Source document:
====================
HMAS Parramatta at anchor off Navy House, Port Said, while acting as anti-aircraft defence ship. Beyond the vessel is Suez Canal Company's Building.
HMAS Parramatta at Port Said, Frank Norton, 1941. [Oil on artist board with some scratching in, 50.6 x 35.6cm. AWM ART22476]

My darling,

This will only be a scribble of a few words but very good news! I have been appointed to ‘Penguin’ additional – which means some job starting off in Sydney anyway.

I was having an afternoon sleep when they brought me the signal and couldn’t believe it! Everyone else is to be stepped up one and a Sub [Sub-Lieutenant] to join. I went ashore for a bit of a party that night!

Trouble is I don’t know when I can get away – I should like to leave the ship straight away but the trouble is we are so terribly busy just now. However I’m coming sometime darling, which is the great thing and perhaps you might know more about that than I do.

Am much too incoherent to write much but you should know how I feel – I can’t register very well!

Am going to hop ashore this morning and see what I can find out. Wish I could wait ashore and get some shopping done – we are never in harbour long enough lately.
====================
Raw data:

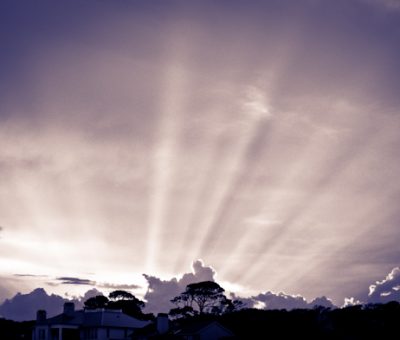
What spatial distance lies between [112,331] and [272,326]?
22.9 m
====================
Goal 1:
Using the Parramatta text, explain in one to three sentences why the writer cannot leave the ship straight away after the new appointment.
Goal 2:
Answer these from the Parramatta text:
(a) What was the writer doing when the signal arrived?
(b) What medium and size are given for Frank Norton's painting?
(c) In what role was HMAS Parramatta serving while at anchor off Navy House, Port Said?

Written solution 1:
The ship is extremely busy at the moment. The writer would like to leave immediately but does not know when it will be possible to get away.

Written solution 2:
(a) Having an afternoon sleep.
(b) Oil on artist board with some scratching in, 50.6 x 35.6cm.
(c) Anti-aircraft defence ship.